Revisit the end of the 20th Century, as we knew it...

The 1990s had a lot to live up to. At the tail end of the 1980s, the dissolution of the Soviet Union, thawing of Cold War tensions, and symbolic fall of the Berlin Wall gave the following decade the charge of a new era – or at least the end of an old one. Political scientist Francis Fukuyama went one further, declaring what he saw to be the definitive victory of liberal democracy to be 'the end of history' itself.

Rather than closing the book on history, though, the 1990s passed the baton between the centuries, seeding themes still relevant today across politics, technology, culture and society at large, from the blanket, up-to-the-minute coverage of the Gulf War, to a growing concern for the environment, to revolutions in science that transformed the food we eat.

In Westminster, almost two decades of Conservative rule gave way to the charismatic optimism of New Labour, which was buoyed by the pop cultural moment of “Cool Britannia” on screen, in galleries, and on the airwaves.
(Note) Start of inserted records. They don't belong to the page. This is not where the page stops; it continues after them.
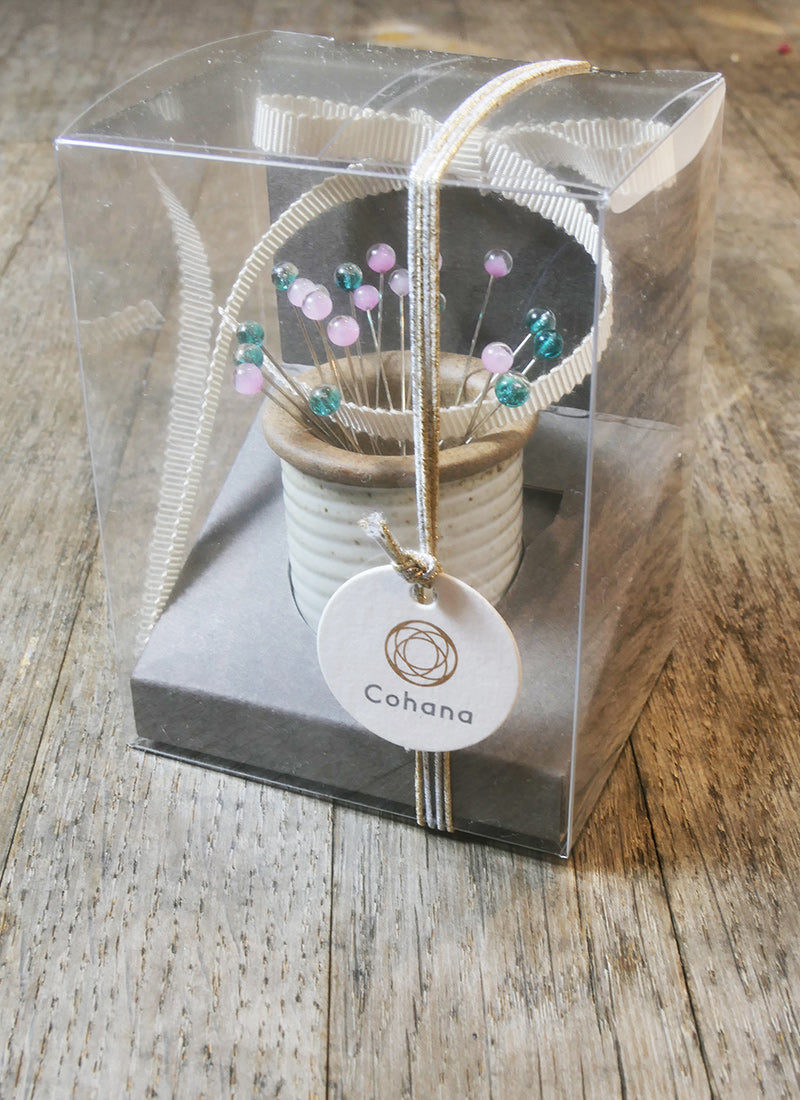 Special Snow Flower Cohana Ceramic Thread Spool Pin and Needle Holder with Glass-Headed Pins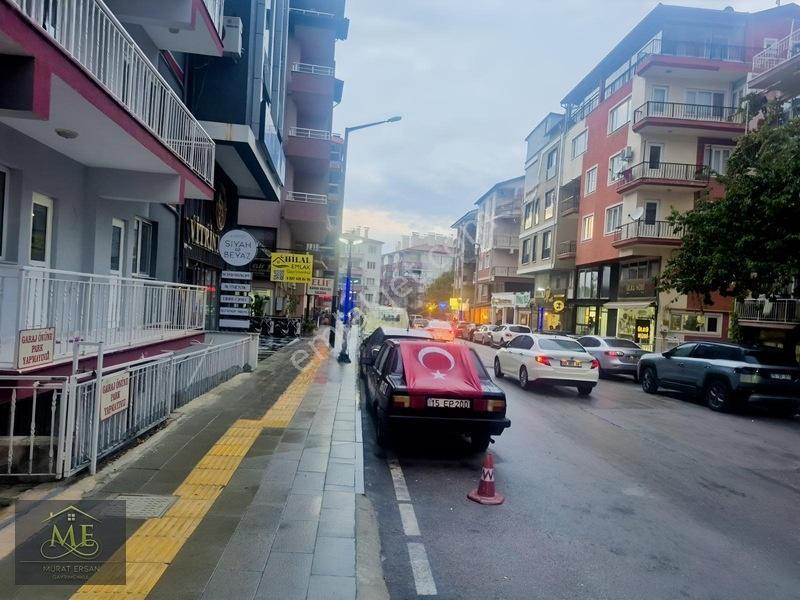 Öğretmen Evi Yakını 27 Mayıs Cadde Üzerinde Talas Olur. — fotoğraf 2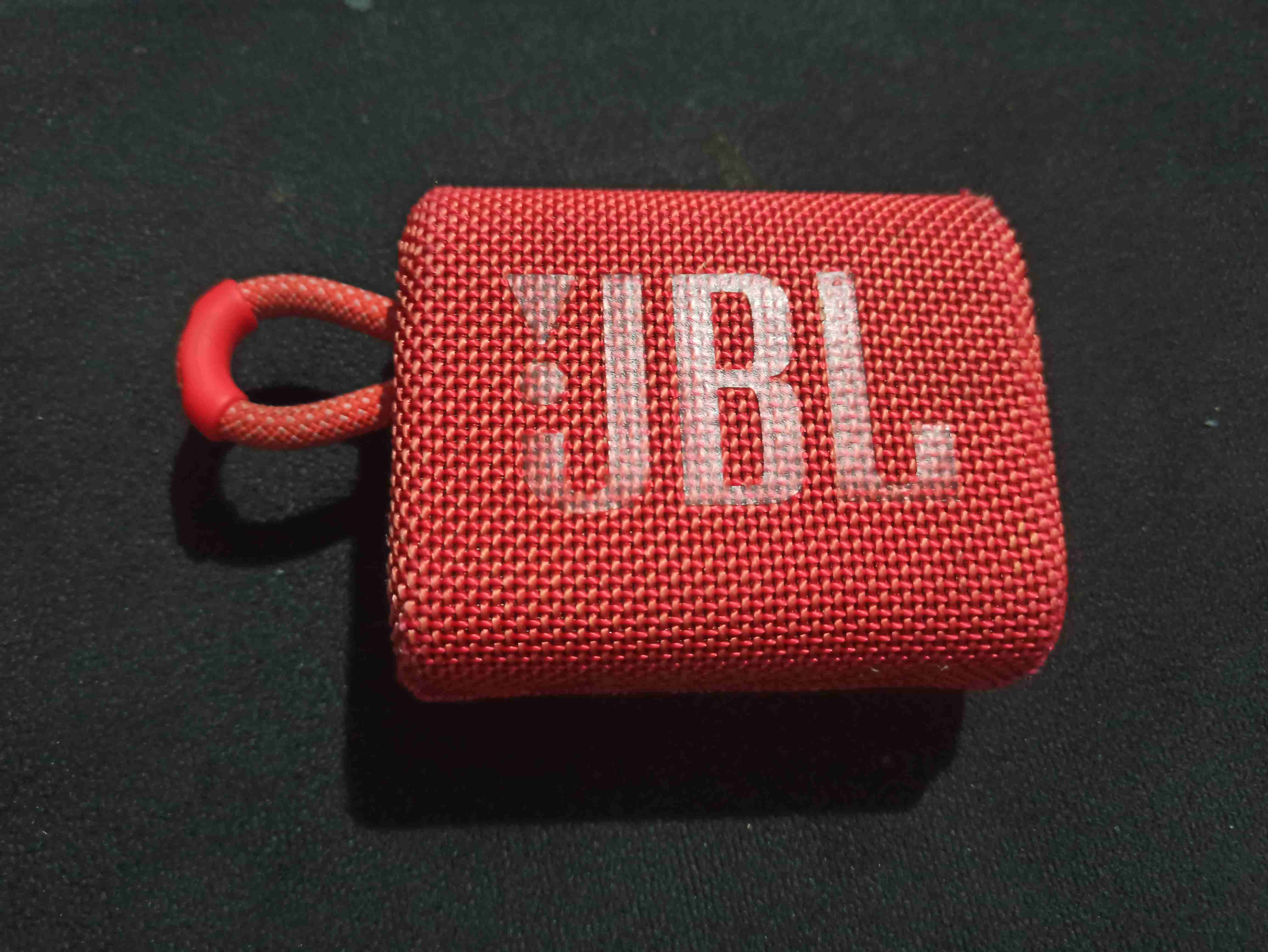 Parlante bluetooth rojo JBL - miniatura 1
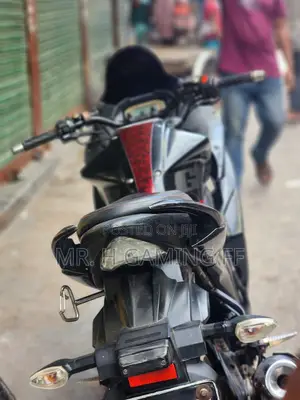 Photo - Suzuki 2018 Black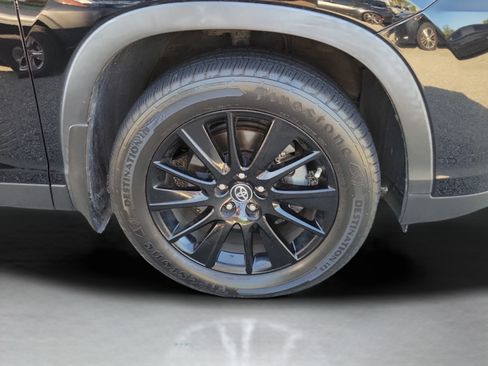 Used 2019 Toyota Highlander SE AWD/4WD image 15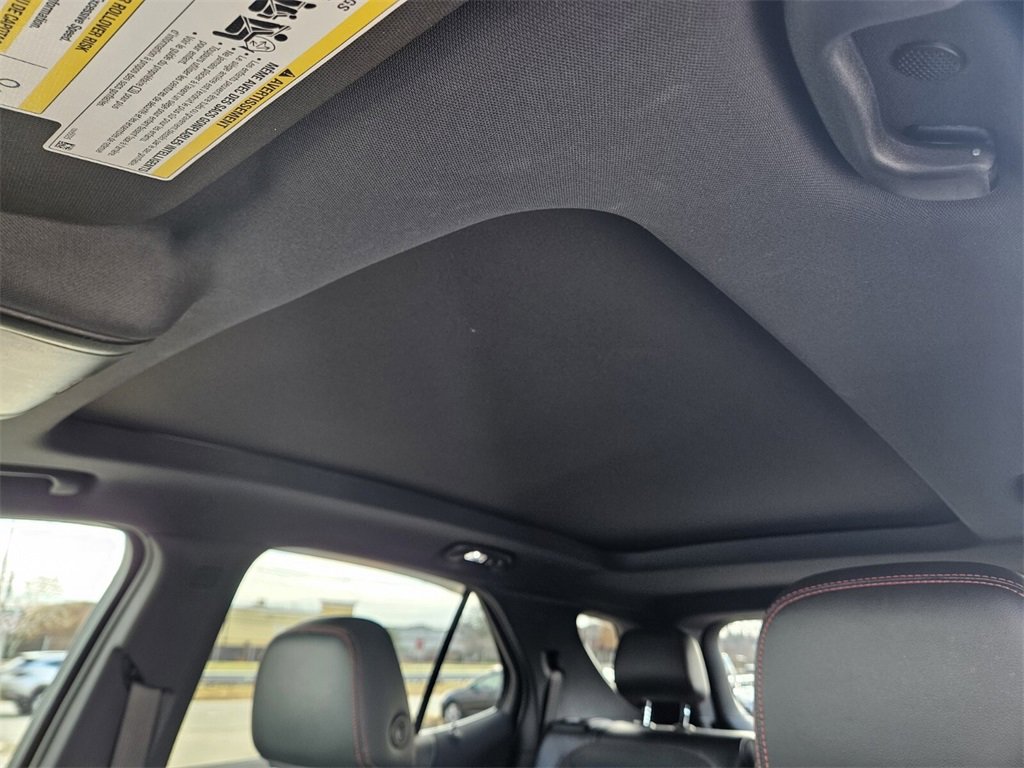 Used 2023 Chevrolet Equinox RS image 18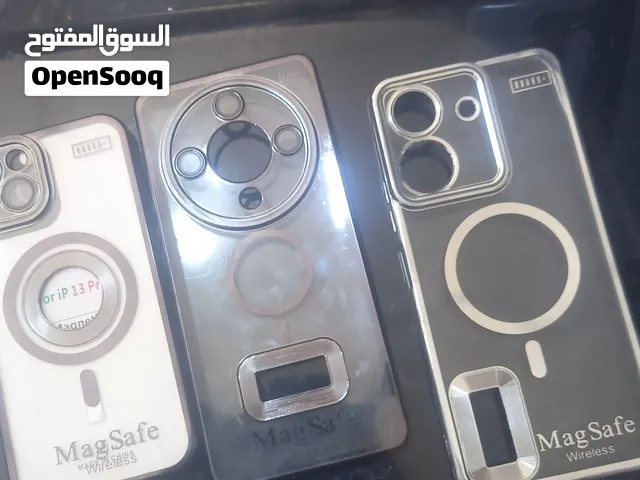 كفرات هواتف وشاشات ضد الكسر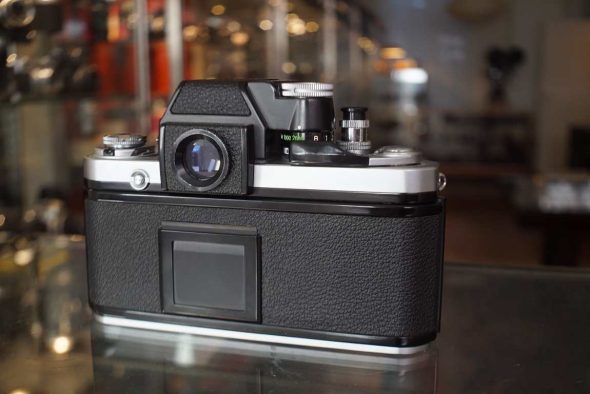 Nikon F2 photomic chrome + Nikkor-H 50mm F/2 lens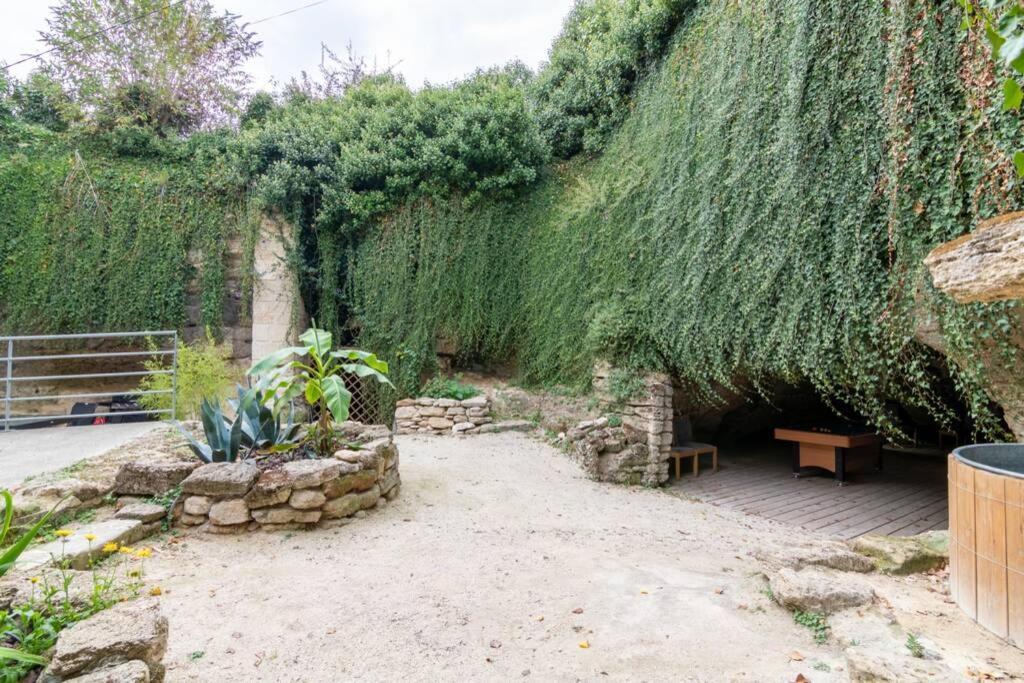 Maison Troglodytique Doue La Fontaine Exterior photo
Yet, even during this period of puffed-up national pride, the union itself was a topic of debate, with devolution processes underway in Scotland, Wales and Northern Ireland – where the historic Good Friday agreement to put an end to the Troubles was signed.

Elsewhere, the perfect marriage of consumerism and technology continued, as our lives became increasingly digital and connected. The boxy desktop PCs, snail’s-pace dial-up modems and Y2K ‘Millennium bug’ hysteria may now seem quaint, but they pointed towards our current, always-online era. History, as ever, marched on.